A Student's Summary: Scan
The ocean of inventions is filled to the brim with sharks waiting to take a bite, yet only the brave leap in. Garrett Gee, a self-proclaimed college dorm-room inventor took to the Tank, hoping for what some would call an outrageous result: 5% equity for a whopping $1,000,000. Instead, Gee left the Tank empty-handed after delivering an awful presentation with many issues.
Gee’s product is called Scan, and is an interactive QR reader app able to find sales and discounts for products, as well as make other codes. Although the product sounded cool and I was ready to download the app within the first three minutes, there were a lot of mistakes with his pitch. To start with, he showed up in jeans, a hoodie, and flip flops – showing a complete disregard for the Sharks' positions. Gee didn't seem to know his numbers as he constantly checked his tablet to “make sure he gave accurate answers”. He also admitted to the Sharks that all he knew from business he learned from Shark Tank, which certainly startled the sharks to say the least. And while most entrepreneurs end their pitches with a warm invite to join their bandwagon, Gee ended his pitch asking the Sharks, “which one of you is still young and foolish to take a chance on us?” And as if all that wasn't enough, when Lori Greiner asked him if he had any competition, Gee responded saying that “this wasn't the newest or best idea, but when I looked at the other competition, I didn't see anyone else executing it how I felt it needed to be executed”. He then said that the key difference is that the competition only built 'half the table', while they built the whole '360 experience'.” The truth is, Scan isn't at all different from its competition, and Gee himself was really admitting to that.

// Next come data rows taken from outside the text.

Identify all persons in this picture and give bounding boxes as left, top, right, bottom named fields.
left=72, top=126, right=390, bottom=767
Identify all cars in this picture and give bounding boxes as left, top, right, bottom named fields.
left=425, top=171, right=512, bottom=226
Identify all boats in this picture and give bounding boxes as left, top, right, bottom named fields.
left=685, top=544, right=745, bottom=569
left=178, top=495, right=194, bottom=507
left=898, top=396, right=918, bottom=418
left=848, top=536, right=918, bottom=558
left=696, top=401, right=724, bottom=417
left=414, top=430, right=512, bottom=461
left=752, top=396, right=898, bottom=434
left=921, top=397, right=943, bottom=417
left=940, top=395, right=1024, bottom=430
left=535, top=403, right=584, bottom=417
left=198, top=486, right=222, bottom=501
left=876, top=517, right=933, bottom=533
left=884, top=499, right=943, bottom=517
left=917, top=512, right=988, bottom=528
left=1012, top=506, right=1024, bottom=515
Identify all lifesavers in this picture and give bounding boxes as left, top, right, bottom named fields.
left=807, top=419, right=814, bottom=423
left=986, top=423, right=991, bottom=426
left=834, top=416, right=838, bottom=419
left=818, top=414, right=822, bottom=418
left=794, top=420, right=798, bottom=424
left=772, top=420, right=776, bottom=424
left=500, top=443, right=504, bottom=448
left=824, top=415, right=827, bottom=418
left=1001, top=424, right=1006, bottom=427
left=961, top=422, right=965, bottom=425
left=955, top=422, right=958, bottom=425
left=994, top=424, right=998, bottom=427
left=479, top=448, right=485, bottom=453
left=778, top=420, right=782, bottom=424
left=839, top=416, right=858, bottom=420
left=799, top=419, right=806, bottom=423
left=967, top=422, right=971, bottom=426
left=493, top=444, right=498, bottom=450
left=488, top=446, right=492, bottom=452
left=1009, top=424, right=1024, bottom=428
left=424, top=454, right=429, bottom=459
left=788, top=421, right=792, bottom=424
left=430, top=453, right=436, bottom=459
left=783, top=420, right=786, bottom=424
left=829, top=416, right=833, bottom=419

However, even with his disastrous performance, the Sharks still showed some level of interest for his cool piece of technology. Well kind of. Kevin and Robert lost interest as soon as Gee disclosed that he only makes a profit of $30,000 a month through his Beta customers. Mark Cuban took a hit on Gee next when he confronted the future of QR codes, and argued that Scan.Me, even with $8.7 million in investments, will soon become secondary to the sensor business. Daymond went as far as accusing Gee of pitching his product just for publicity and told him that he didn't really belong in the Tank to begin with. Lori went out the easy way saying that she simply didn't have enough experience in the technical field to add value to the company. For all these reasons, Gee left the Tank without securing a deal, leaving the Sharks with a lot vision but little reality.
Overall Performance: Presentation: 25/50. Strategy: 10/25. Product: 15/25.